Geldik üniversite imtihanlarına burs veren iki fakülte var birisi orman diğeri ziraat fakültesi başka seçenek yok benim için. İmtihana girdik sonuçlar Milliyet gazetesinde yayınlandı. Hemen gazeteyi alıp eve geldim. Listeye defalarca baktım ismim yok. Annem ‘’üzülme oğlum seneye tekrar girersin’’ diye beni teselliye çalışıyor. Derken babam öğle yemeğine eve geldi. Elinde Milliyet gazetesi ‘’gözün aydın oğlum kazanmışsın dedi’’. Ben defalarca bakıp ta göremediğim ismimi bana gösterdi. Babam ömründe ilk defa gazete alıyor ve benim hayatım değişiyor. İşte bir kırılma noktası ve insanın ‘’HİÇ’’ oluşunun kanıtı.

Gelelim burs meselesine evrakları tamamladım. Yalnız bir kefil lazım. Ağabeyim “İbrahim DEMİRİCİOĞLU sana kefil olacak, O’na git’’. Müracaatın son günü İbrahim Ağabeyin dükkânı o gün hiç açılmamış. Kapalı dükkânın önüne oturdum başladım ağlamaya! Derken İbrahim ağabeyin bir dükkân komşusu geldi yanıma’’Hayırdır delikanlı niye ağlıyorsun’’dedi. Durumu anlattım eğildi elimdeki kağıtları aldı, o zamana göre bir hayli yüksek olan kefalet tutarına bile bakmadan “neresi imzalanacak bunun” dedi. Gösterdim bastı imzayı. Kimdi, Hızır mıydı hiç bilmiyorum. Saniyeler içinde hayatım tekrar değişmişti. Demek ki insan hiçbir şeye kadir değil, tam bir ‘’HİÇ’’.

Geldik en önemli kırılma noktasına. Önümdeki tam kırk yılı şekillendirmişim meğerse.

Benim üniversiteye girdiğim 1964 yılında orman fakültesinde kayıt numaraları 1’den başladı. Ben her gün kayıt masasına gidip numaralar 100 geçsin diye bakıyorum. İmtihanlarda sınıfı iki guruba ayırıyorlar, ben ikinci gruba kalayım ki sorular birinci gurubun aynısı olacağından kolaylık olsun.

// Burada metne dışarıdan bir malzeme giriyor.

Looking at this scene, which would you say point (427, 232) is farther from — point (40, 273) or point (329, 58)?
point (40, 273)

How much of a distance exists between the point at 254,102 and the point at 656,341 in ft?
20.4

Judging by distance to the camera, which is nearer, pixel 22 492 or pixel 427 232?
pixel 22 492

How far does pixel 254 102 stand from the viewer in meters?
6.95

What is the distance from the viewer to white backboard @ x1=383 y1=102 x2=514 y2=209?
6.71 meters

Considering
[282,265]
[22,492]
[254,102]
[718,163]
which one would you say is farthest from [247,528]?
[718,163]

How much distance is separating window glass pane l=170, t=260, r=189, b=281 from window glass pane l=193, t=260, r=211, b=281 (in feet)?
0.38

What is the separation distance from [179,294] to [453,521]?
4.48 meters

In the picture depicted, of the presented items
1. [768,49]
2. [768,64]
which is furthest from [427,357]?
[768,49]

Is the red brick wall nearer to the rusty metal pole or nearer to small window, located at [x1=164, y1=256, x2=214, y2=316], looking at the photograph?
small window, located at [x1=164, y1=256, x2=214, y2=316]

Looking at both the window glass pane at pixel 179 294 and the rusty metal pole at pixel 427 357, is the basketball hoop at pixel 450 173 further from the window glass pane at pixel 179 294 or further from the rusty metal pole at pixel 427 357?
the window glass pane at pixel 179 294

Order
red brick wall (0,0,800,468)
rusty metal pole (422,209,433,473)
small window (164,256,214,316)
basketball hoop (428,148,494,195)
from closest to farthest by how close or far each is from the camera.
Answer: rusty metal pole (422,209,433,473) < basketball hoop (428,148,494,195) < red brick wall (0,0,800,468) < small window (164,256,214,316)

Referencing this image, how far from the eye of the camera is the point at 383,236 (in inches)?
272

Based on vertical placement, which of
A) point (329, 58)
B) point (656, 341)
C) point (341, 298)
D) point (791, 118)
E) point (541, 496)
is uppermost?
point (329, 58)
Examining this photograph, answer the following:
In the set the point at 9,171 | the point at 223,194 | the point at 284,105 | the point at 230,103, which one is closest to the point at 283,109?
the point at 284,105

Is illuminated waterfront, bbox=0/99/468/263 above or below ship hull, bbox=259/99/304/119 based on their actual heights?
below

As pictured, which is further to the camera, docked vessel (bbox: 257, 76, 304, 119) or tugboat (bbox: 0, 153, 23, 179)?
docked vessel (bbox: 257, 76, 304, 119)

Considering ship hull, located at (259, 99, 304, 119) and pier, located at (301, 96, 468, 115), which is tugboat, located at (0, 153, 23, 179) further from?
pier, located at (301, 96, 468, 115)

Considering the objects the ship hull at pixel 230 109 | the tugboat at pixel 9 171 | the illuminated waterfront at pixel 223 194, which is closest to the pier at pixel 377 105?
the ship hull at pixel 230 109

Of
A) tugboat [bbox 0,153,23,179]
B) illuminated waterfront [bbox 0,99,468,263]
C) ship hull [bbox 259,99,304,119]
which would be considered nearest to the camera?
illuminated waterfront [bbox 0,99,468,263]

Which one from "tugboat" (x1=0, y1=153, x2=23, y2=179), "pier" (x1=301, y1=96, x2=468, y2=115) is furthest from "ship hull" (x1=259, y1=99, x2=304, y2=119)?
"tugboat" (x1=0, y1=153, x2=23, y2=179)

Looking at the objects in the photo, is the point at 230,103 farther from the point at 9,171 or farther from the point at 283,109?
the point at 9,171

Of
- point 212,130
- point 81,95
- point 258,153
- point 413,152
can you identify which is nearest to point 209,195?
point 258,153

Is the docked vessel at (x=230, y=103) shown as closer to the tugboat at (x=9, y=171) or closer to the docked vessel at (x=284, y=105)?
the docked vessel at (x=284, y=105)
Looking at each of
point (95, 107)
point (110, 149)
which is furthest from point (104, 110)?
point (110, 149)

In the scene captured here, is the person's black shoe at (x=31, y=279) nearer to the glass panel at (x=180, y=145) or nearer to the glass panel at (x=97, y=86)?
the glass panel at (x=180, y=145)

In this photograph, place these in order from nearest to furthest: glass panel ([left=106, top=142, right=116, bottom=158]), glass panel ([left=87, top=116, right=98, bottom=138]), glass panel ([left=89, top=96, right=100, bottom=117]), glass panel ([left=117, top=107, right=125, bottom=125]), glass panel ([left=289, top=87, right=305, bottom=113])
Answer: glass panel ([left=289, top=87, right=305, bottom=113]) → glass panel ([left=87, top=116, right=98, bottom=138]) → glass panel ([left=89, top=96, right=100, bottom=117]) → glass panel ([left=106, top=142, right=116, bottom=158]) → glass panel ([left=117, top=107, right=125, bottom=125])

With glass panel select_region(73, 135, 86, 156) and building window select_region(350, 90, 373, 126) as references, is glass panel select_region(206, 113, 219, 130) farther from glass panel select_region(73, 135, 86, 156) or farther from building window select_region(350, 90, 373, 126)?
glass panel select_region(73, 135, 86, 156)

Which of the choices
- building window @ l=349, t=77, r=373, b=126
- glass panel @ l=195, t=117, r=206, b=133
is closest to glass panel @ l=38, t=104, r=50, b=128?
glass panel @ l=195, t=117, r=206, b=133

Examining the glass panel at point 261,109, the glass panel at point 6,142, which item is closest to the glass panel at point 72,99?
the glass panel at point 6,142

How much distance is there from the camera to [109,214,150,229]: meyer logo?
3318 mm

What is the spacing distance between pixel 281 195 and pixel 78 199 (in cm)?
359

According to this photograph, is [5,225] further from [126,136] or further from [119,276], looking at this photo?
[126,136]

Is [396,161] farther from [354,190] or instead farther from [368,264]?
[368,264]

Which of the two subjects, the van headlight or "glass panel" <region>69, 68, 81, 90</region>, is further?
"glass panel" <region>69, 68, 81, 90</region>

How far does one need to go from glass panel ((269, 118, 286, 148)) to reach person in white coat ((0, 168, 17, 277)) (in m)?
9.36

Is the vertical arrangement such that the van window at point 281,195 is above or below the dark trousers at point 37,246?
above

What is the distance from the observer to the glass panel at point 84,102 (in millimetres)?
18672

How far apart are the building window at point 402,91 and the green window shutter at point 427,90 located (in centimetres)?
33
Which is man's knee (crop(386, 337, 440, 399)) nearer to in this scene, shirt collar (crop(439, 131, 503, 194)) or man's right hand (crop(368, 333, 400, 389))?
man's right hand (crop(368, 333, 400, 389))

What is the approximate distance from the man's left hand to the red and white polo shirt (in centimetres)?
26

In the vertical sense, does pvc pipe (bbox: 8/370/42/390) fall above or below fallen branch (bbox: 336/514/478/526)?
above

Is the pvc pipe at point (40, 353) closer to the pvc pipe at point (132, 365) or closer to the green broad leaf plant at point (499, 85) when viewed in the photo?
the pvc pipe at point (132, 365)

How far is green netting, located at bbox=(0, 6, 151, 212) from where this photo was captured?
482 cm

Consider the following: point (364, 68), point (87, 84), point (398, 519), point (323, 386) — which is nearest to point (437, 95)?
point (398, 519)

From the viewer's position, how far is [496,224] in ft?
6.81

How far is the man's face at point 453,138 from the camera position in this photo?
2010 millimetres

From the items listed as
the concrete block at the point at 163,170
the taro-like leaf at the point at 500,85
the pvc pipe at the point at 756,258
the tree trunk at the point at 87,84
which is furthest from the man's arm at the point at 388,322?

Son sınıfta öğrenciler guruplara ayırıp bir kısım öğretim üyeleriyle birlikte birer bölge müdürlüğüne giderler. Benim numaram Bolu gurubuna rastladı. Kafile beni öğretim üyeleriyle teması sağlamak için başkan seçtiler. Çok keyifli eğlenceli ve faydalı bir gezi oldu. Benim mesleğe gireceğim 1971 yılında ordu bir muhtıra verdi ve hükümet istifa etti Nihat ERİM’in başbakanlığında bir kabine kuruldu. Peki bu kabinenin orman bakanı kim oldu? Bolu gurubunun başındaki Prof. Dr. Selahattin İNAL kendisine bir özel kalem müdürü aranır. Hoca benim ismimi verir bu öğrencimi bulun der. Beni buldular. Tüm arkadaşlarım köylerde göreve başlarken ben Orman Bakanlığının iki numaralı adamı olarak Ankara da göreve başladım. Kayıtlar başlar başlamaz hemen kaydımı yaptırmış olsaydım muhtemelen başka bir gruba düşecektim. Ve hayatım bambaşka olacaktı.

Ben bakanlık tarihinde tek örnek olarak 36 yıl hiç tayin edilmeden Ankara da çalıştım.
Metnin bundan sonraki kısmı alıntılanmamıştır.